*Task set*.
A. From the HDFS-DU page below, list what its opening description says the tool shows or highlights about the file system.
B. On the HDFS-DU page, which library draws the file-tree visualization?
C. Pick up the HDFS-DU page where it stops and write the next part.

Start Page

HDFS-DU

HDFS-DU is an interactive visualization of the Hadoop distributed file system. The project aims to monitor different snapshots for the entire HDFS system in an interactive way, showing the size of the folders, the rate at which the size increases / decreases, and to highlight inefficient file storage.

HDFS-DU provides the following in a web UI:

A tree-map visualization where each node is a folder in HDFS. The area of each node can be relative to the size or number of descendants.
A file-tree visualization showing the topology of the file system.

HDFS-DU is built using the following front-end technologies:

D3.js - For file-tree visualization
JavaScript InfoVis Toolkit - For tree-map visualization

Follow @hdfsdu on Twitter to stay in touch!

Examples

Below is a screenshot of the HDFS-DU UI. The UI is made up of two linked visualizations. The left visualization is a tree-map which shows parent-child relationships through containment. The right visualization is a file-tree, which displays two levels of depth from the current selected node in the file system. The file-tree visualization displays extra information for each node on hover.

End Page
Start Material

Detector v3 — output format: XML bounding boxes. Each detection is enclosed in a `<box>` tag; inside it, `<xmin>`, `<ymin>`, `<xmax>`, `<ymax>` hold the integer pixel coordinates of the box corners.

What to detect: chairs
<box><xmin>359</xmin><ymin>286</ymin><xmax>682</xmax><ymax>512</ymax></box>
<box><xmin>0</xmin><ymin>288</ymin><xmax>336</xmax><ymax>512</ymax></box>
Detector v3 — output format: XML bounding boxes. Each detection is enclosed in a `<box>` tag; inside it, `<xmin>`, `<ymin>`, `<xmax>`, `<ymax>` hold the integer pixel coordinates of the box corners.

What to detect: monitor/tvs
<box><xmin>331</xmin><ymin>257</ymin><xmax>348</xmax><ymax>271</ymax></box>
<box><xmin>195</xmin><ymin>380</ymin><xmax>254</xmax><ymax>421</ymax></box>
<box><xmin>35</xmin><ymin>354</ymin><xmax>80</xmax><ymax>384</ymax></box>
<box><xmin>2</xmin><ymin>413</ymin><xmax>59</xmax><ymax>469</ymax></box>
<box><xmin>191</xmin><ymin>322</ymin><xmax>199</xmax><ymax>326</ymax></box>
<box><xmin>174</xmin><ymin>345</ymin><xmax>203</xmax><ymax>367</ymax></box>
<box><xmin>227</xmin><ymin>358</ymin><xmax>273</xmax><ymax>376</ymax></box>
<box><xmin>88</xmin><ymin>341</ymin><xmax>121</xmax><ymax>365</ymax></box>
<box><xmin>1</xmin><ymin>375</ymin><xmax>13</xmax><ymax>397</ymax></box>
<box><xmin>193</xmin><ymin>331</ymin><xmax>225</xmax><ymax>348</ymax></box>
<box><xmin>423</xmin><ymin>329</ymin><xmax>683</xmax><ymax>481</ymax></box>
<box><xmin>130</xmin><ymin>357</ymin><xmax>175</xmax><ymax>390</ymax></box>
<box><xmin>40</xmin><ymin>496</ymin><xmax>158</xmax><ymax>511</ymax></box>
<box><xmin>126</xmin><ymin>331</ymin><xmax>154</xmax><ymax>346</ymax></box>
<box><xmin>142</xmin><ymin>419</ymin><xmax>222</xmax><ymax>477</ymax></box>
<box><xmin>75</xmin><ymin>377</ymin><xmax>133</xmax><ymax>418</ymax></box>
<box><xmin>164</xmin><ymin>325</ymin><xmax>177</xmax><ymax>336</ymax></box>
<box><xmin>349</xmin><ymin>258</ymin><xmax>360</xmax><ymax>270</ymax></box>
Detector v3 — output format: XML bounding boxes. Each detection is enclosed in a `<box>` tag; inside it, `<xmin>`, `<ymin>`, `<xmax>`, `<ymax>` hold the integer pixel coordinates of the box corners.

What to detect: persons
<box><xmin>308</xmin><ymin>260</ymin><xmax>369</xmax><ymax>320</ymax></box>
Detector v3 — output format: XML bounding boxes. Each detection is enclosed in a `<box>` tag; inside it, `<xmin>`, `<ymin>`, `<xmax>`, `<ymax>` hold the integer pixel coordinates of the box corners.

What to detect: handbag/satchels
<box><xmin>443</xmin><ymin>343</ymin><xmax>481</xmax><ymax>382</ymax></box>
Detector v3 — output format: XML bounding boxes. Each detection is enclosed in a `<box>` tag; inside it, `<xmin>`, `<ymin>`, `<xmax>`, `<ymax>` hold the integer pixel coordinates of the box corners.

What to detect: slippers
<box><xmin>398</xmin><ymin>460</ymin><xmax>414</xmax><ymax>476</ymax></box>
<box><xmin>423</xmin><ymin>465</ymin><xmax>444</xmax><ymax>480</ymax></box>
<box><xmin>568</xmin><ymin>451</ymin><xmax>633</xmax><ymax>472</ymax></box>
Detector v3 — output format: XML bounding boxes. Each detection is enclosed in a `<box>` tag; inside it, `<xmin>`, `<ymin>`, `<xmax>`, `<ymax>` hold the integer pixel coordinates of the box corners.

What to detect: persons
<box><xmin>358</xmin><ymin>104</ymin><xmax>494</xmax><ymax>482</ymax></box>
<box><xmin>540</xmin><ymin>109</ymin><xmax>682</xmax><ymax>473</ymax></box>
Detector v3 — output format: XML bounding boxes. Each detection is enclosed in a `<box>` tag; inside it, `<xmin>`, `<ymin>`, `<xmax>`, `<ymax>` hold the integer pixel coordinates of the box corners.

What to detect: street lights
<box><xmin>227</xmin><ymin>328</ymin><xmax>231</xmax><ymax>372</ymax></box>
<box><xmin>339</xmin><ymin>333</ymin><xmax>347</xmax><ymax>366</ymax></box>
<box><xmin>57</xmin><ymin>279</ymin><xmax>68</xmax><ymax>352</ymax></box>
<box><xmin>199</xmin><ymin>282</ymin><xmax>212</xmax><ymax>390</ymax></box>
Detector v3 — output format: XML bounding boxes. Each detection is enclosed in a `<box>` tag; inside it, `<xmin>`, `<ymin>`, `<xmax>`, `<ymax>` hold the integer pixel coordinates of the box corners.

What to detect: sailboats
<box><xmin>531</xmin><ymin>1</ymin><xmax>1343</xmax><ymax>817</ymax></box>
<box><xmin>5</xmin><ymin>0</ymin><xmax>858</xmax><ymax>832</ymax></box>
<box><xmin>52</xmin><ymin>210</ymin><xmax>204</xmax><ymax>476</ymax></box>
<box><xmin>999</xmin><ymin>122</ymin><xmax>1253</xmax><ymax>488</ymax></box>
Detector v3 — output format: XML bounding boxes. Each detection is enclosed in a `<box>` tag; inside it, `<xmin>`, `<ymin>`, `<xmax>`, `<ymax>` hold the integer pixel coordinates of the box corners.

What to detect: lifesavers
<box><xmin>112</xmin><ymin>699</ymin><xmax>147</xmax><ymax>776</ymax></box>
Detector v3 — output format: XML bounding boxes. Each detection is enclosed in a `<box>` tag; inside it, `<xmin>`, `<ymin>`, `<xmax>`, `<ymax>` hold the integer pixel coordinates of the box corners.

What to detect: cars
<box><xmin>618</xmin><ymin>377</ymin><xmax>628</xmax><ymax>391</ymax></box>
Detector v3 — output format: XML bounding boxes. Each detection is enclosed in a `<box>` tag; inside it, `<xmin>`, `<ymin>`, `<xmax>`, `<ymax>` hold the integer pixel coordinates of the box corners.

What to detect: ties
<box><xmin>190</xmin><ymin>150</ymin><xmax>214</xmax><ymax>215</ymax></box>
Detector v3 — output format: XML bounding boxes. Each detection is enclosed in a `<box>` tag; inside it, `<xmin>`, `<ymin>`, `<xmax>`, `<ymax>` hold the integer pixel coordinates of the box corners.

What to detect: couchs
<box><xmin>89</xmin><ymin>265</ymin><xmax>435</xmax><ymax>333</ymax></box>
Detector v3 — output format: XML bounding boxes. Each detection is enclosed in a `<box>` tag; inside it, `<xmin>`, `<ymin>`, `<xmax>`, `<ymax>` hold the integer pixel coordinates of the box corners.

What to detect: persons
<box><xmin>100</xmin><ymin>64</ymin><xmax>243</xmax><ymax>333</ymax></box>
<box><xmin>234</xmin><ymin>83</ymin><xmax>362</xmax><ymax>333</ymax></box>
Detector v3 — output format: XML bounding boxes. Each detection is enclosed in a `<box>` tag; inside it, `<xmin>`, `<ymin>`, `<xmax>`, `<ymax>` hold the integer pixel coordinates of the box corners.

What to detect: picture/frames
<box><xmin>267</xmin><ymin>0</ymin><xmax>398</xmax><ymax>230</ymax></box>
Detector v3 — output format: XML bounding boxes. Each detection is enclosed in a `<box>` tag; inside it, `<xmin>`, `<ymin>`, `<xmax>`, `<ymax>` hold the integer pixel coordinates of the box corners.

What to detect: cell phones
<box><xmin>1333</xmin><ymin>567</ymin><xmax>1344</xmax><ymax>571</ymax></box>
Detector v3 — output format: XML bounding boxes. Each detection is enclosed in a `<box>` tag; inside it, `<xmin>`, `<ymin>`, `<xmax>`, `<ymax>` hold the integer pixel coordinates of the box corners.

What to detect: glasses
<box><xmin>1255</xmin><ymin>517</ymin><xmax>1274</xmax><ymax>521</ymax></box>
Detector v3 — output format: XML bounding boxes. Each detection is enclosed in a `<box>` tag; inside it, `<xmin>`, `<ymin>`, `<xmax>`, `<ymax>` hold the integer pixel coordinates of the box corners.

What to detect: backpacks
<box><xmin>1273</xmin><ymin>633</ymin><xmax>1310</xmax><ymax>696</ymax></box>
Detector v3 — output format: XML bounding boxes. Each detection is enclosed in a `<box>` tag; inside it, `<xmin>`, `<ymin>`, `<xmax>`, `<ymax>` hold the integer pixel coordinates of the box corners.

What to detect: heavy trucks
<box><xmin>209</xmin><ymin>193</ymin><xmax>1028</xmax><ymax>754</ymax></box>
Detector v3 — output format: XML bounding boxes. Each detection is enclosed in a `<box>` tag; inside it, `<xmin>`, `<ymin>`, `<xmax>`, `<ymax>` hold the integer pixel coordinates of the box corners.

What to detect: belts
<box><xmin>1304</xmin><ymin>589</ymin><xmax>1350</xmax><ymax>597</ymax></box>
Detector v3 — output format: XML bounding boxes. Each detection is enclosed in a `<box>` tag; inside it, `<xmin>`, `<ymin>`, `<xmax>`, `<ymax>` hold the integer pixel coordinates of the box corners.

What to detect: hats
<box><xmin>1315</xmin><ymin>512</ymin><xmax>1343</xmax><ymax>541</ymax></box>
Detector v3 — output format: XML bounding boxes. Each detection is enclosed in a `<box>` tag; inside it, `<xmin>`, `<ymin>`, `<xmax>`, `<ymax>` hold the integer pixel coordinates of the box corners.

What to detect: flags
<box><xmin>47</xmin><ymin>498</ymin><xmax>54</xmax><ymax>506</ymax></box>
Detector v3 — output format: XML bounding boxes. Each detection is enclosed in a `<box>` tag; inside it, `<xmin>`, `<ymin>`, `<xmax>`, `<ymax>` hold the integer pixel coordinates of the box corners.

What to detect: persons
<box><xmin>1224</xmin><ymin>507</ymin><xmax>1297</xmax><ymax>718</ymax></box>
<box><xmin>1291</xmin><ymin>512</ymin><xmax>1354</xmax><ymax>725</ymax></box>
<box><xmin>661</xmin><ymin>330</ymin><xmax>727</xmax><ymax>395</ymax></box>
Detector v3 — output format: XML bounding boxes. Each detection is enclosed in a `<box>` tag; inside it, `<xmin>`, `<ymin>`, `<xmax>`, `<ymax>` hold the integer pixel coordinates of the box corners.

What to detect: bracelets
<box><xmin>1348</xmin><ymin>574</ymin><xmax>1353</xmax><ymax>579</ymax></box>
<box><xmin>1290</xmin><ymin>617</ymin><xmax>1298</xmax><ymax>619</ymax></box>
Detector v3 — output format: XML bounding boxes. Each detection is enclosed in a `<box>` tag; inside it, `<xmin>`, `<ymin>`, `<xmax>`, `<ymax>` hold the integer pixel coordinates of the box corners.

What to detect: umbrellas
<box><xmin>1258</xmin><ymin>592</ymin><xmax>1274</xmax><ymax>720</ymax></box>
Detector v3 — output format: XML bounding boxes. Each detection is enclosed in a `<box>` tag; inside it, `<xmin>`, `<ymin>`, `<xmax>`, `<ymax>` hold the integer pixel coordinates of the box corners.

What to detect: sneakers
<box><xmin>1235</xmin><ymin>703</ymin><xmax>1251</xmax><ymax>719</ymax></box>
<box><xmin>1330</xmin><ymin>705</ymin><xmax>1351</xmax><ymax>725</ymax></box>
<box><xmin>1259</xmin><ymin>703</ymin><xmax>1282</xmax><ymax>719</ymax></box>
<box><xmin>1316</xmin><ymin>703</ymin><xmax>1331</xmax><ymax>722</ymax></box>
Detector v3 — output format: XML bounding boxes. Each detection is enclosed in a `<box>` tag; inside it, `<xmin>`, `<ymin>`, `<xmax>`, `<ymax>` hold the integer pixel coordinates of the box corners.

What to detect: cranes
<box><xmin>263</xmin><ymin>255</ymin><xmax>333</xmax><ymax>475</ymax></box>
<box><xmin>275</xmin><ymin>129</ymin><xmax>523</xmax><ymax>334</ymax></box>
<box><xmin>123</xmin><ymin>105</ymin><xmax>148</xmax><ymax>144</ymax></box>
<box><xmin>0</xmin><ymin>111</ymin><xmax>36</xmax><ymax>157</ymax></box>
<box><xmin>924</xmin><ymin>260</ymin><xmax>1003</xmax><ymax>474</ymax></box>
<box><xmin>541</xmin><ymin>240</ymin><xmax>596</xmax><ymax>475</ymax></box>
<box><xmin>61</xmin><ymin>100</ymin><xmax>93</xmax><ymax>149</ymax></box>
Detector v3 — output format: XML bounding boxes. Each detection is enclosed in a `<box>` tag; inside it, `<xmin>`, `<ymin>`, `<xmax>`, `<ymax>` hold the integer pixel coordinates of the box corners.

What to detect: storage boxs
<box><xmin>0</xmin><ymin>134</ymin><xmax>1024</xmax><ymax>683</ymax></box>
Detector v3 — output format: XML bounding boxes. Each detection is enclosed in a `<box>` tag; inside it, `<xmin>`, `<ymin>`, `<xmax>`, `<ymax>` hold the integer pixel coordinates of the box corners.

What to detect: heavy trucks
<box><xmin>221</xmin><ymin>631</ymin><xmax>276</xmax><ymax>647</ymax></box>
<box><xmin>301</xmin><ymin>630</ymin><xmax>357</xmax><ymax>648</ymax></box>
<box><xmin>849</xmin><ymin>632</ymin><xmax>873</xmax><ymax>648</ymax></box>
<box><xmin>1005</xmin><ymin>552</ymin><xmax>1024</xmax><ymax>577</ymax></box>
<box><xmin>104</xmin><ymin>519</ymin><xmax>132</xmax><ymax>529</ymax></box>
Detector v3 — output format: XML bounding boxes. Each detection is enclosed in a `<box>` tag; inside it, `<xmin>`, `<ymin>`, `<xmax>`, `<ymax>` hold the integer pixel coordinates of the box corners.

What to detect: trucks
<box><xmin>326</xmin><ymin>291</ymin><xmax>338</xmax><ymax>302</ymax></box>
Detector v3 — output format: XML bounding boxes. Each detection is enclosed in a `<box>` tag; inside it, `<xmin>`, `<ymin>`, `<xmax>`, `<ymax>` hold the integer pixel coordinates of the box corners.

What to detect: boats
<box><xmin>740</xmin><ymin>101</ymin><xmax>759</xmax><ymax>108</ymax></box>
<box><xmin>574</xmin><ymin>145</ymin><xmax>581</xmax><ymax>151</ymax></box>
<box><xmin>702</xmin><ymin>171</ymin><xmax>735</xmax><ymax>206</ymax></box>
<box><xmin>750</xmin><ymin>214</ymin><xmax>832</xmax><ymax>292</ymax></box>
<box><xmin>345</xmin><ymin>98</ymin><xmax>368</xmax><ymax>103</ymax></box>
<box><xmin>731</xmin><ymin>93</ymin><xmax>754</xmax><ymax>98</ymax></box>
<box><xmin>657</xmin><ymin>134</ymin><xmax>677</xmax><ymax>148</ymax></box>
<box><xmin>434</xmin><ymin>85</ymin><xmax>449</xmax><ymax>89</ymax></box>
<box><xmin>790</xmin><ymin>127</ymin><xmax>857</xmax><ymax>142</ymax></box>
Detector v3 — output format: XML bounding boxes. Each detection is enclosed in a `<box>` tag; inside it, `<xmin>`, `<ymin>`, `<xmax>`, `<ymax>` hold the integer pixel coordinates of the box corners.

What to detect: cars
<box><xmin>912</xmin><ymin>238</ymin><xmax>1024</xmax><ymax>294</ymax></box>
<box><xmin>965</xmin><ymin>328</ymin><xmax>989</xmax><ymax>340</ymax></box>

End Material

*The answers*.
A.
- The size of the folders
- The rate at which the size increases or decreases
- Inefficient file storage

B. D3.js.

C.
You can drill down clicking on nodes in either the tree-map or the file-tree.

There are two possible layouts for the tree-map. In the first layout the area of a node is proportional to the total file size of its descendants. In the second layout the area of a node is proportional to the count of its descendants.

To compute the color of a node, its size, including all its descendants, is divided by the number of those descendants. The color is assigned using this value such that a lighter color means more files for a given size. This helps to highlight inefficient nodes which contain too many small files.

Quickstart

To get started with hdfs-du, first clone the hdfs-du GitHub repository:

git clone https://github.com/twitter/hdfs-du.git
cd hdfs-du

Next, you can try running the hdfs-du demo on your local machine. The demo starts a local web server which serves the front-end client resources and sample data. Start the demo with the following command and then browse to http://localhost:20000/index.html:

./demo.sh

Running HDFS-DU with your own data

To visualize your own cluster, you need to generate an HDFS-DU data set. Currently this is a multi-step process:

Export the HDFS fsimage file for offline processing with the Offline Image Viewer
Process the fsimage export with Pig.
Post-process the pig data set.

Simplifying this process is certainly possible (hey, it was hack week :)

First, SSH to your secondary name node, dump the fsimage in delimited format, and copy to HDFS.

hadoop oiv -i /path/to/current/fsimage -o fsimage-delimited.tsv -p Delimited
hadoop fs -copyFromLocal fsimage-delimited.tsv .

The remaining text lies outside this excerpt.